As previously disclosed, beginning in 2016, Blackbaud now applies a non-GAAP effective tax rate of 32.0% in its determination of non-GAAP net income, which represents the GAAP effective tax rate, excluding the discrete tax effect of stock-based compensation. The non-GAAP effective tax rate utilized will be reviewed annually to determine whether it remains appropriate in consideration of Blackbaud’s financial results including its periodic effective tax rate calculated in accordance with GAAP, its operating environment and related tax legislation in effect and other factors deemed necessary. All 2015 measures of the tax impact related to non-GAAP adjustments, non-GAAP net income and non-GAAP diluted earnings per share included in this news release are calculated under Blackbaud’s historical non-GAAP effective tax rate of 39.0%.

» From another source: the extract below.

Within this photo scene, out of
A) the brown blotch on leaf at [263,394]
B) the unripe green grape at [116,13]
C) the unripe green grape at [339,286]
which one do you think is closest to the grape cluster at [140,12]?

Blackbaud uses these non-GAAP financial measures internally in analyzing its financial results and believes they are useful to investors, as a supplement to GAAP measures, in evaluating Blackbaud’s ongoing operational performance. Blackbaud believes that these non-GAAP financial measures reflect the Blackbaud’s ongoing business in a manner that allows for meaningful period-to-period comparison and analysis of trends in its business. In addition, Blackbaud believes that the use of these non-GAAP financial measures provides additional information for investors to use in evaluating ongoing operating results and trends and in comparing its financial results from period-to-period with other companies in Blackbaud’s industry, many of which present similar non-GAAP financial measures to investors. However, these non-GAAP financial measures may not be completely comparable to similarly titled measures of other companies due to differences in the exact method of calculation between companies. Non-GAAP financial measures should not be considered in isolation from, or as a substitute for, financial information prepared in accordance with GAAP. Investors are encouraged to review the reconciliation of these non-GAAP measures to their most directly comparable GAAP financial measures.